Convert every line of the entries into a JSON list of strings, one string per line, with blank lines omitted.

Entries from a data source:
+ + + +

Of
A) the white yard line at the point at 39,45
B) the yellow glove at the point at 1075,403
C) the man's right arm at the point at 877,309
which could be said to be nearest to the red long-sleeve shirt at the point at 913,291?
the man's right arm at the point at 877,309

+ + + +

FULL OUTPUT
[
  "Of",
  "A) the white yard line at the point at 39,45",
  "B) the yellow glove at the point at 1075,403",
  "C) the man's right arm at the point at 877,309",
  "which could be said to be nearest to the red long-sleeve shirt at the point at 913,291?",
  "the man's right arm at the point at 877,309"
]